Activity:
Please, in the data that follows, copy exactly the lines from the line with "LOMANI NEW TOWN CASUAL EDT FOR MEN" through the last one, both included. Do not include pictures.

Supplied records:
'''
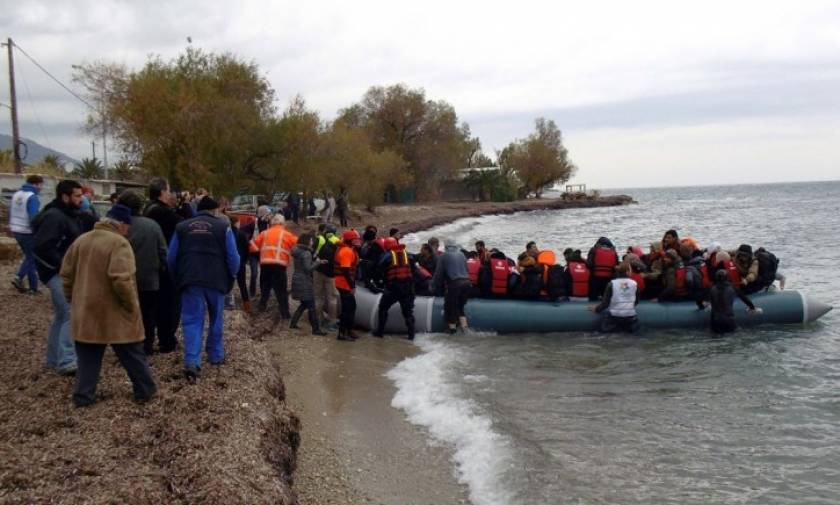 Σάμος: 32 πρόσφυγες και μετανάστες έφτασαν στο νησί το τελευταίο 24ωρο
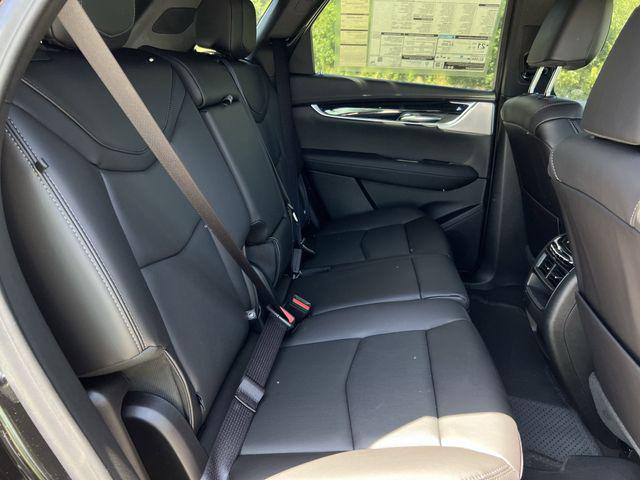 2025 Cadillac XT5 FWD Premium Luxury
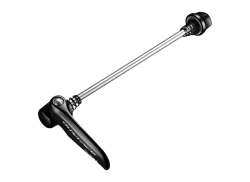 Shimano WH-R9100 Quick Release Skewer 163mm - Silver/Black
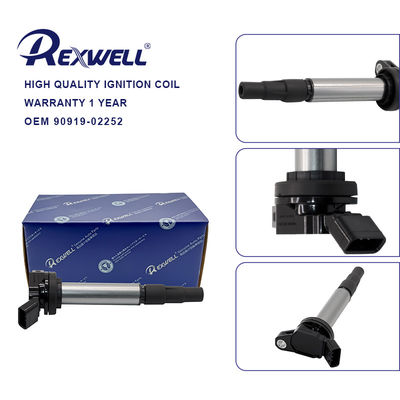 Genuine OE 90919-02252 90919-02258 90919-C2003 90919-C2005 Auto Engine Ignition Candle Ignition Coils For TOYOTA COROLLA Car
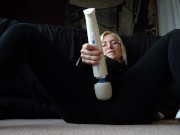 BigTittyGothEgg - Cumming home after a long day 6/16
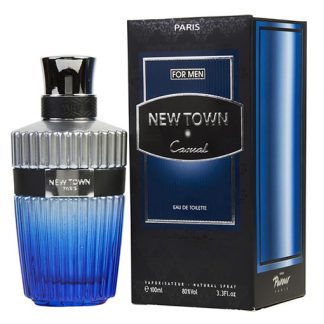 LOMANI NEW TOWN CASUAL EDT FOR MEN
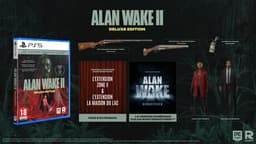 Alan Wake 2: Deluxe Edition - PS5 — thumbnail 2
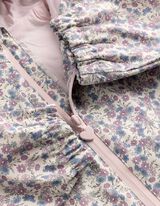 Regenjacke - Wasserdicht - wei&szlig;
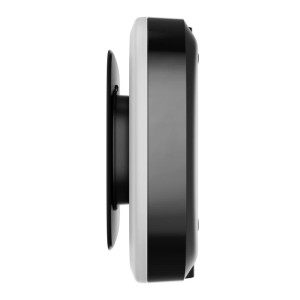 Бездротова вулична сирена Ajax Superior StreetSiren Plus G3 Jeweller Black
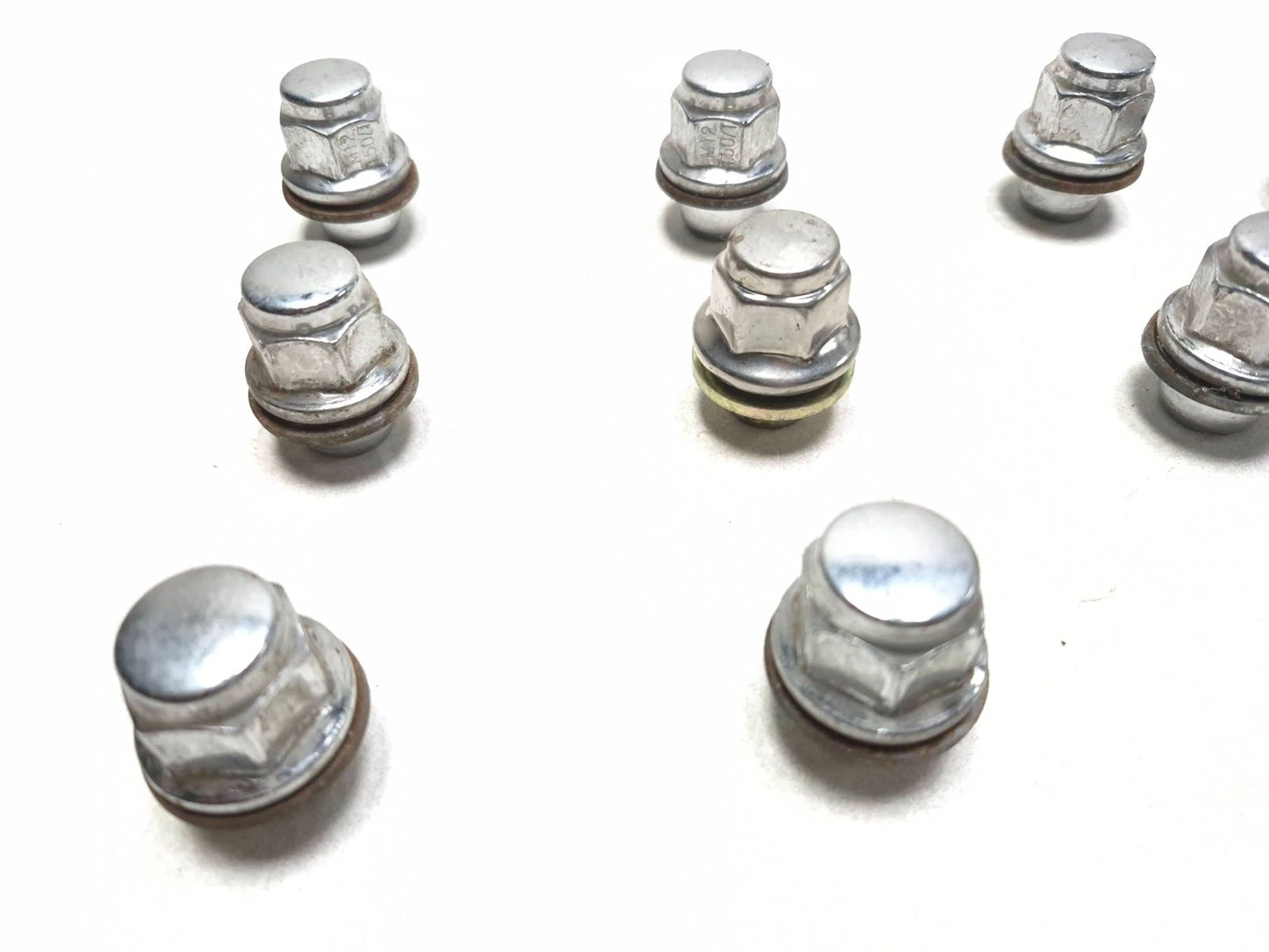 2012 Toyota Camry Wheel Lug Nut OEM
'''
Answer section:
 LOMANI NEW TOWN CASUAL EDT FOR MEN
 Alan Wake 2: Deluxe Edition - PS5 — thumbnail 2
 Regenjacke - Wasserdicht - wei&szlig;
 Бездротова вулична сирена Ajax Superior StreetSiren Plus G3 Jeweller Black
 2012 Toyota Camry Wheel Lug Nut OEM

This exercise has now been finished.